When you fall off the wagon, somebody else gets run over.
P. J. O’Rourke has quipped that “Drugs have taught an entire generation of Americans the metric system.” He failed to add that only a short time later they couldn’t remember it.
Most addicts have to get very low to ever again get very high.
“He can hold his liquor,” is an leaky proposition. Every liquor holder eventually leaks.
A glass sharpens what the whole bottle dulls.
Bottoms up too much is bottoms down and out eventually.
All addicts are liars; recovery begins when we all start telling the truth.
Addiction — the bottom is the beginning of the top.
We know we are addicted when we start and can’t stop.
We know we are recovering when we help someone else stop using.
Love is essential to overcoming addiction, for yourself, God and others.
What is the difference between a medicine and an illegal drug? One builds up what the other demolishes.
One person can savor one beer with a meal and be satisfied, another down one glass of wine and be drunk for 35 years. Know yourself.

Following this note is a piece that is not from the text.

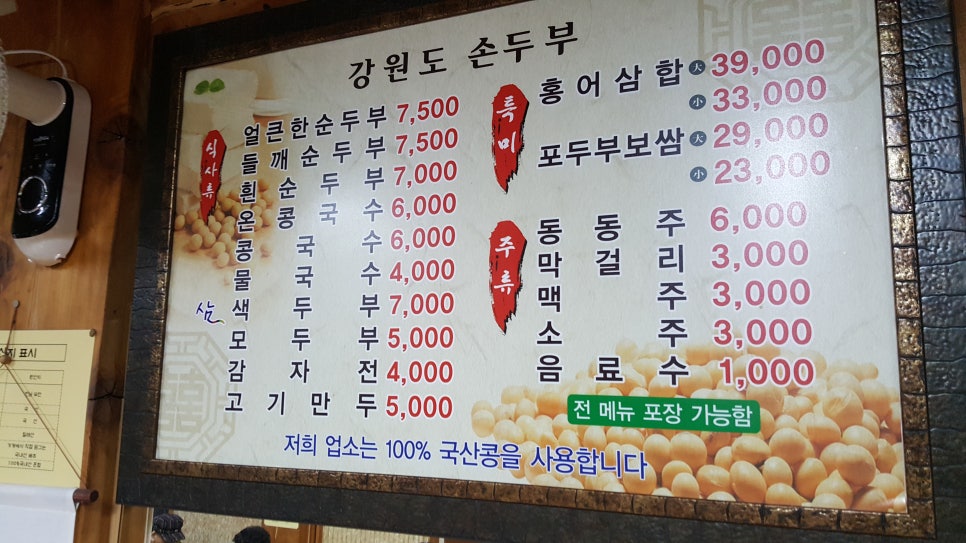 강원도손순두부 이미지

The wise get high on wives, children and grandchildren, but fools get high on wine and lose them.
A drunk teen and a drunk fifty year old have something in common – pathetic.
Getting high alone is a euphoric low.
Sobriety for the addict is a non-stop brawl with the devil.
Friends — the best way to self-medicate with no later regrets or hangovers.
Drugs and alcohol — a false fix for the socially impaired.
We drink in excess because we are suffering a regress. We have lost our childhood passion for a pure, unmixed, straight shot of life.
What might make you the life of the party may in due time make you a dead-end street.
Drinking is a freedom that might be best locked up when we host those who are not free to drink.